DLSS 3.0 promises to generate up to three times as many frames in upscaled 4k resolutions, compared to native 4k, in select games. That also applies in combination with Nvidia’s own ray tracing. For example, a Microsoft Flight Simulator draws frame rates of over 110 fps with ‘RTX On’, compared to 54 fps in native 4k without ray tracing.
In addition to a new DLSS, Ada Lovelace also introduces native coding to the new AV1 standard. Using the new Nvidia GPUs, video files and streams can be encoded in AV1, with higher image quality on smaller file sizes (than, for example, H.265).

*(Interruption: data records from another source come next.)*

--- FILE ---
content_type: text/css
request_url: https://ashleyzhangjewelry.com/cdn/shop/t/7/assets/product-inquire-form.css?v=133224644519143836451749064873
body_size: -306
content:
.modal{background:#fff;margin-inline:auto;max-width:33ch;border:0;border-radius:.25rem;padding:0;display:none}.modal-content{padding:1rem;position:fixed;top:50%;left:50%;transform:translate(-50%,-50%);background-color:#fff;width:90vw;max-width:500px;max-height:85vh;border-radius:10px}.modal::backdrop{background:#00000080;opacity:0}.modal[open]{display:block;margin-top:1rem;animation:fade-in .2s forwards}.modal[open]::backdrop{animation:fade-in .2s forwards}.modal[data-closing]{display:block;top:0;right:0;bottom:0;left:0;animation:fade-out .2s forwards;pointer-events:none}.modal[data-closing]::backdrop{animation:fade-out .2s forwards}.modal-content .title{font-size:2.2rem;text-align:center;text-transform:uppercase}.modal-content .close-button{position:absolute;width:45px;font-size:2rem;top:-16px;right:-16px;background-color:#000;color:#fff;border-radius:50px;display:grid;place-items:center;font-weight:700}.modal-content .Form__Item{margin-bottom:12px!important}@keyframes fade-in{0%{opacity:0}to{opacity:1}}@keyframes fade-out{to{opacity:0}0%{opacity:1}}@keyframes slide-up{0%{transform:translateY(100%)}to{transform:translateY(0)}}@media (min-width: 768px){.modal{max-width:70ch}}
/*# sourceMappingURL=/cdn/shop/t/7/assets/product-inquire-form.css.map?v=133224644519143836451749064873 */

Nvidia is thus following Intel, who already included AV1 in their first Intel Arc GPUs.
A newer technology is RTX Remix, which allows mod makers to enrich old games (using USD recordings) relatively easily with ray tracing, AI-driven upscalers for textures and other new effects. The tool is offered right away in Nvidia’s Omniverse (famous for the Ampere reveal), shortly after Ada Lovelace appears.
As an example for the new Omniverse capabilities, Portal RTX was shown, a mod for the original PC version of Portal that bakes ray tracing right into the classic game. Portal RTX will be released in November as free downloadable content for gamers who already own the game. Ada Lovelace cards are probably not necessarily needed to run the mod.
Apart from game-focused disclosure, Nvidia also seems to be focusing this generation on AI, content creation, the metaverse and robotics. The lion’s share of the GTC presentation takes a closer look at how Nvidia’s most powerful GPUs accelerate everything from augmented reality for surgeons to self-driving cars on Nvidia’s new Thor processor, consisting of Nvidia’s proprietary Grace, Hopper and Ada architectures.